Captioned web images:
------------------------------
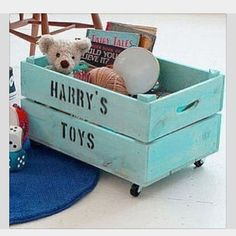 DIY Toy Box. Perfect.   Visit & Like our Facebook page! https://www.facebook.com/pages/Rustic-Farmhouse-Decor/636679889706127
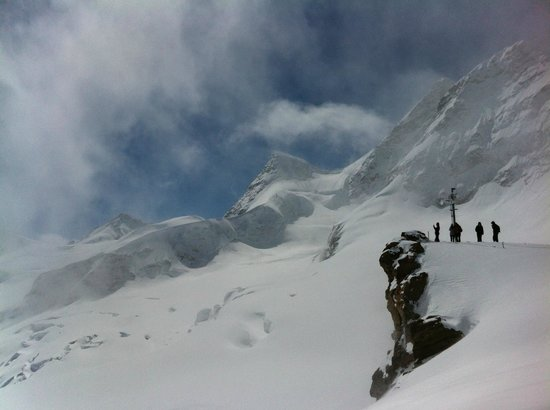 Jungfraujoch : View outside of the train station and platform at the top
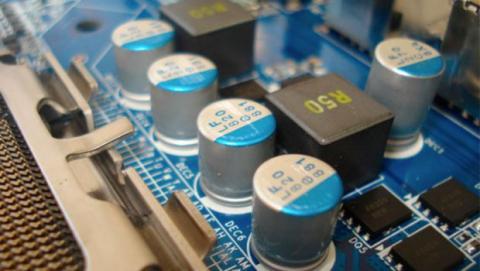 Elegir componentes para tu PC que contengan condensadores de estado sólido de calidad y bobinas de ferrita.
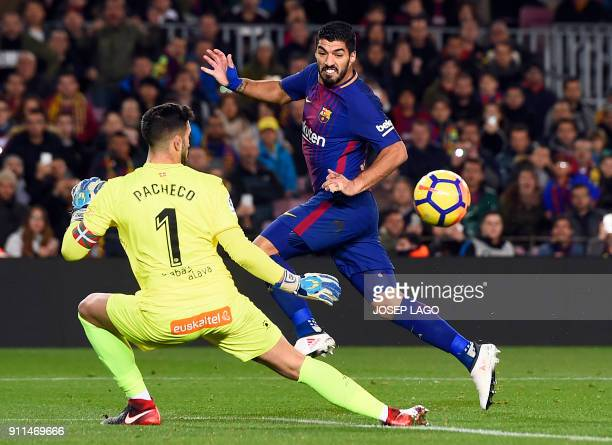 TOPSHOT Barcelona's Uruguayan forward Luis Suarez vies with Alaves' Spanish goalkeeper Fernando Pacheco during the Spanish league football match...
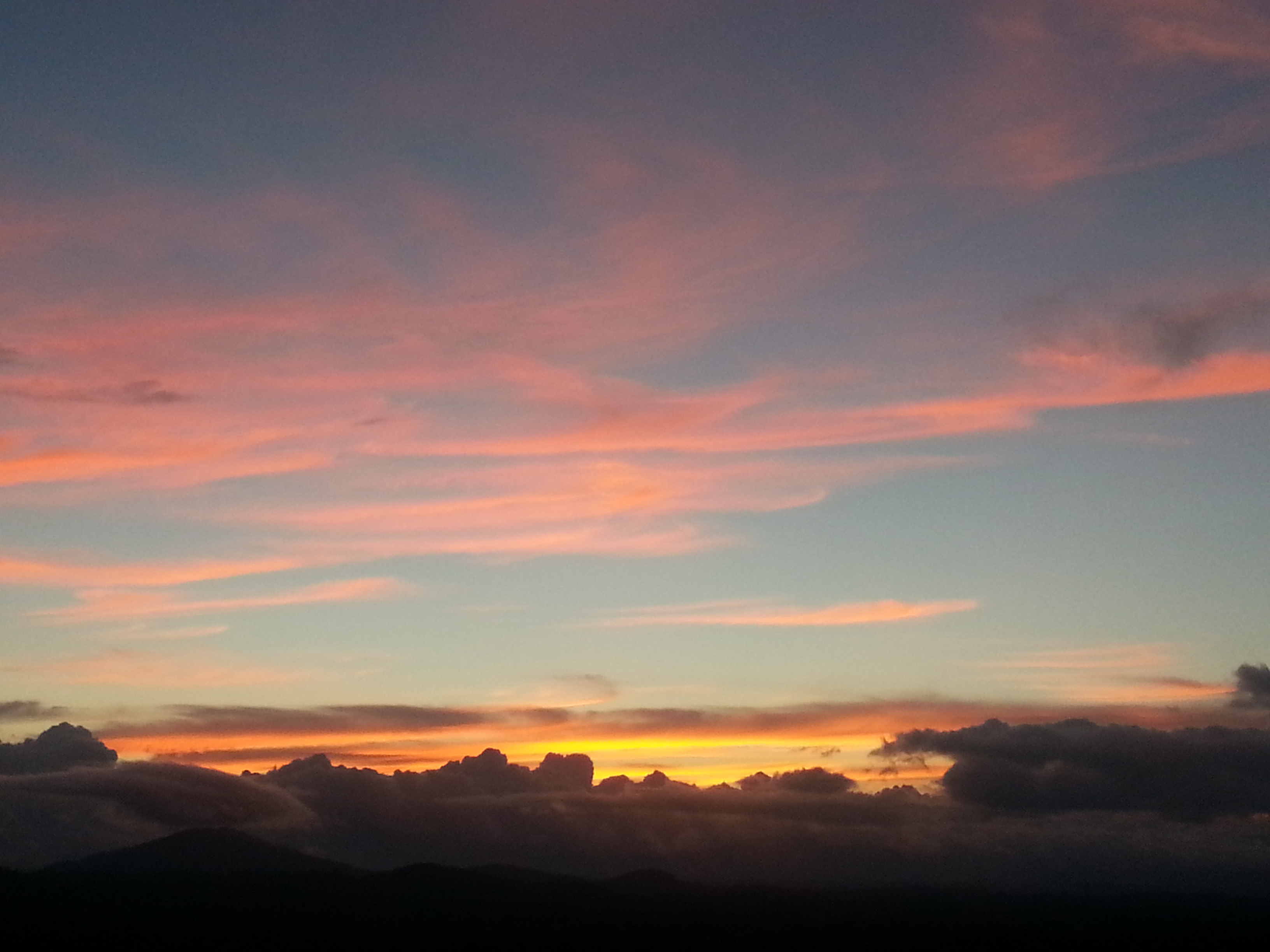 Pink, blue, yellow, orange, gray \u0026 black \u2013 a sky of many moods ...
------------------------------
* Assignment
Only the lines from the first line of the data above through the line with "Jungfraujoch : View" should appear in the answer, retyped exactly, with every picture left out.

* Solution below
 DIY Toy Box. Perfect.   Visit & Like our Facebook page! https://www.facebook.com/pages/Rustic-Farmhouse-Decor/636679889706127
 Jungfraujoch : View outside of the train station and platform at the top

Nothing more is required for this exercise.